- _Stated exercise_
Please give the entries from the line containing "Considering the photo, which" through the end of the entries again, both ends included, renaming "roadside vegetation" to "roadside plants" and changing nothing else.

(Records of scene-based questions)
-----

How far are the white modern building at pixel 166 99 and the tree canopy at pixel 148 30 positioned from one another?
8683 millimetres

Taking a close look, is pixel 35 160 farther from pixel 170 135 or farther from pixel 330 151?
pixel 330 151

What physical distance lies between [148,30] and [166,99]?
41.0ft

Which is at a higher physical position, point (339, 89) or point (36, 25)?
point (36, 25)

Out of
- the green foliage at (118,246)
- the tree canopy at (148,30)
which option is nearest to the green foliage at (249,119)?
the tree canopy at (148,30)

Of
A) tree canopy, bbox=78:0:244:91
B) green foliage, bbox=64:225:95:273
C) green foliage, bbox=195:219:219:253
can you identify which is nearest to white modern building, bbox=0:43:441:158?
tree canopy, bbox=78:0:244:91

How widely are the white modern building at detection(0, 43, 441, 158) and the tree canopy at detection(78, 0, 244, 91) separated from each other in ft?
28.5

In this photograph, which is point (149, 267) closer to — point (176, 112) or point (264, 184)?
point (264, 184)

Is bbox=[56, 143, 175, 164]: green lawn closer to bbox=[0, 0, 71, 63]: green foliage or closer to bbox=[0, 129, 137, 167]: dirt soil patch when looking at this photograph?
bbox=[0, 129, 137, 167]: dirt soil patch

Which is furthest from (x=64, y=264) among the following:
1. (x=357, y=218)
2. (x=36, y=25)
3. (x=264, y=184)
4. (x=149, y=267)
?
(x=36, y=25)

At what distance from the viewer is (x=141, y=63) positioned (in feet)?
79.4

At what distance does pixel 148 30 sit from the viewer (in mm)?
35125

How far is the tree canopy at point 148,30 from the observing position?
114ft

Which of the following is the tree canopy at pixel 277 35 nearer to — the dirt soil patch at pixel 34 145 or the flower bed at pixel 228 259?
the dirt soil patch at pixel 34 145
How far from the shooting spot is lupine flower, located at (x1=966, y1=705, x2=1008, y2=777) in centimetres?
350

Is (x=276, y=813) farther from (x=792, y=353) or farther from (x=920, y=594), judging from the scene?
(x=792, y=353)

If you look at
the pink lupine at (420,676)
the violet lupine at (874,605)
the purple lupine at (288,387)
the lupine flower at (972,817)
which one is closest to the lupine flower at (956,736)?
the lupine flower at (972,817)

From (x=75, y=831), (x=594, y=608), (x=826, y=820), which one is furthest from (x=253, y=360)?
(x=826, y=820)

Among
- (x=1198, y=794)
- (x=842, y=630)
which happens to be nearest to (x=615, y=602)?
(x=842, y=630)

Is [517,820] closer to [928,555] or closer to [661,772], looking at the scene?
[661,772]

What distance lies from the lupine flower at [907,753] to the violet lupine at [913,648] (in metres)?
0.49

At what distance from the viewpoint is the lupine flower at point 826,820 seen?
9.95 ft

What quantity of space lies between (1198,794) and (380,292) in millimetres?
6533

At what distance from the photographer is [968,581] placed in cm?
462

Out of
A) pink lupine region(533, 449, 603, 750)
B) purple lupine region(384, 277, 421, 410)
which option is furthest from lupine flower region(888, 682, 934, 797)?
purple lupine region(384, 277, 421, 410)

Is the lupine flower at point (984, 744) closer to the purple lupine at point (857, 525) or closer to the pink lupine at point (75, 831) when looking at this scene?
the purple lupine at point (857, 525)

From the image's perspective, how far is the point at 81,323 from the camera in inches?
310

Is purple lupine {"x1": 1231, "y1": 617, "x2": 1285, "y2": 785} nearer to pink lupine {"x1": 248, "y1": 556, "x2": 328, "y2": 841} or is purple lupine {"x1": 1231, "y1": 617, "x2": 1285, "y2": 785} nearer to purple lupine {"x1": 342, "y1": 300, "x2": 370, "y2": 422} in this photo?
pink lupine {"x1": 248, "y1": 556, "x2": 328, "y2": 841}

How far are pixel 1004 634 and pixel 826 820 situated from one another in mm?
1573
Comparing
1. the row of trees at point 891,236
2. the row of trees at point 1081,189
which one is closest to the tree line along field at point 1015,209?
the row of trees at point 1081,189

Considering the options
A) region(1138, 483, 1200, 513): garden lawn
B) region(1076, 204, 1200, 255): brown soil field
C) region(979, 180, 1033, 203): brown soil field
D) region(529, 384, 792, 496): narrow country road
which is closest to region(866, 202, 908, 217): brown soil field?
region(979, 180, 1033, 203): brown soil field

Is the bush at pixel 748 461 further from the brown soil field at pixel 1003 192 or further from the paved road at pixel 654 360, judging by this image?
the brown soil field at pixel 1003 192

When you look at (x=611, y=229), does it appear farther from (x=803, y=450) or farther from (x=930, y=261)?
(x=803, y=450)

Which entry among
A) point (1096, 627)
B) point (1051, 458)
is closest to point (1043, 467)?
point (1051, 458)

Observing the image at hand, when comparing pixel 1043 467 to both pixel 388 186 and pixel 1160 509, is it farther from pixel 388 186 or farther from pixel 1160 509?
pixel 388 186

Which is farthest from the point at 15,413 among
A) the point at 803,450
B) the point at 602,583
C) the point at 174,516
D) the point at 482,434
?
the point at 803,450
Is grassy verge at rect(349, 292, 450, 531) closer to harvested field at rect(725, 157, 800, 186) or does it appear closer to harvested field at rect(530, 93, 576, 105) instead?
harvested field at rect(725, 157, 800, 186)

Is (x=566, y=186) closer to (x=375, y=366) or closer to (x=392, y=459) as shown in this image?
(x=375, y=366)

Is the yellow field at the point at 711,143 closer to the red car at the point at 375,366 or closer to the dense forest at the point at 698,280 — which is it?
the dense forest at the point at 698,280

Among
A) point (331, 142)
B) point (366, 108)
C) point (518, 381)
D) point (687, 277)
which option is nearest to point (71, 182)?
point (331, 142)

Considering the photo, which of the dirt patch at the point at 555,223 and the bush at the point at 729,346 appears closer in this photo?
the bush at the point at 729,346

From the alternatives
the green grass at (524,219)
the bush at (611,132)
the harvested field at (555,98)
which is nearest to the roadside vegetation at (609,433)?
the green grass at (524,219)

-----

- _Exercise output_
Considering the photo, which of the dirt patch at the point at 555,223 and the bush at the point at 729,346 appears closer in this photo?
the bush at the point at 729,346

From the alternatives
the green grass at (524,219)
the bush at (611,132)
the harvested field at (555,98)
which is nearest to the roadside plants at (609,433)?
the green grass at (524,219)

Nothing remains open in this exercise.